EXERCISE DIRECTIONS → Examine each line of the data. Copy those that contain the string "Pretty".

____ LISTED RECORDS

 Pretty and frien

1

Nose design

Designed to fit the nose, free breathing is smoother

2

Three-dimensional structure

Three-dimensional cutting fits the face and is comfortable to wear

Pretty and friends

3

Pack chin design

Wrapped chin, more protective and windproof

________

ANSWER TO THE EXERCISE →
 Pretty and frien
Pretty and friends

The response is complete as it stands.